• [PROBLEM TO SOLVE]:
Copy every record exactly, leaving the pictures out.

====== PROVIDED INFORMATION ======

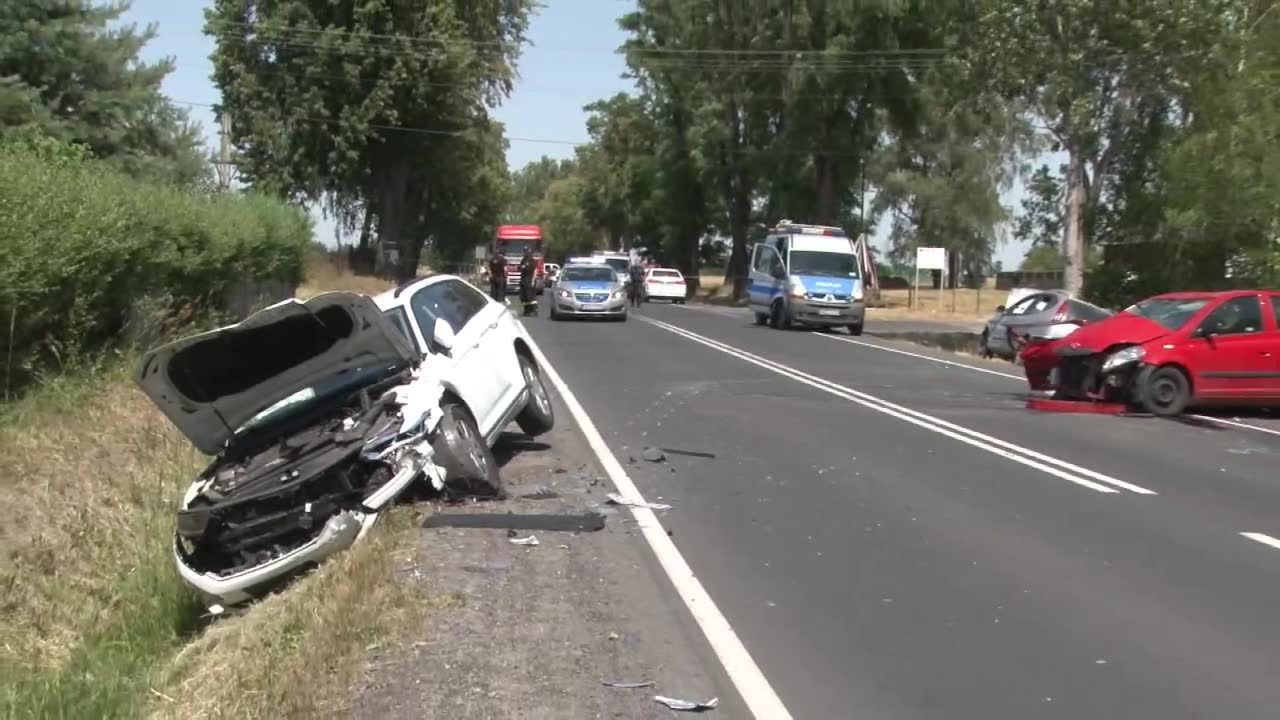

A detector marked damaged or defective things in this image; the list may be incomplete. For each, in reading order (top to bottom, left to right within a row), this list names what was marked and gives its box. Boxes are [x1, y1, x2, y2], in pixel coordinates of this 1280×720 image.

broken car hood [140, 290, 420, 452]
damaged gray car [134, 290, 480, 612]
severely damaged white car [138, 286, 552, 608]
broken car hood [1048, 312, 1168, 352]
crumpled red car [1020, 290, 1280, 416]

======

• [RESPONSE AREA]:
A detector marked damaged or defective things in this image; the list may be incomplete. For each, in reading order (top to bottom, left to right within a row), this list names what was marked and gives its box. Boxes are [x1, y1, x2, y2], in pixel coordinates of this 1280×720 image.

broken car hood [140, 290, 420, 452]
damaged gray car [134, 290, 480, 612]
severely damaged white car [138, 286, 552, 608]
broken car hood [1048, 312, 1168, 352]
crumpled red car [1020, 290, 1280, 416]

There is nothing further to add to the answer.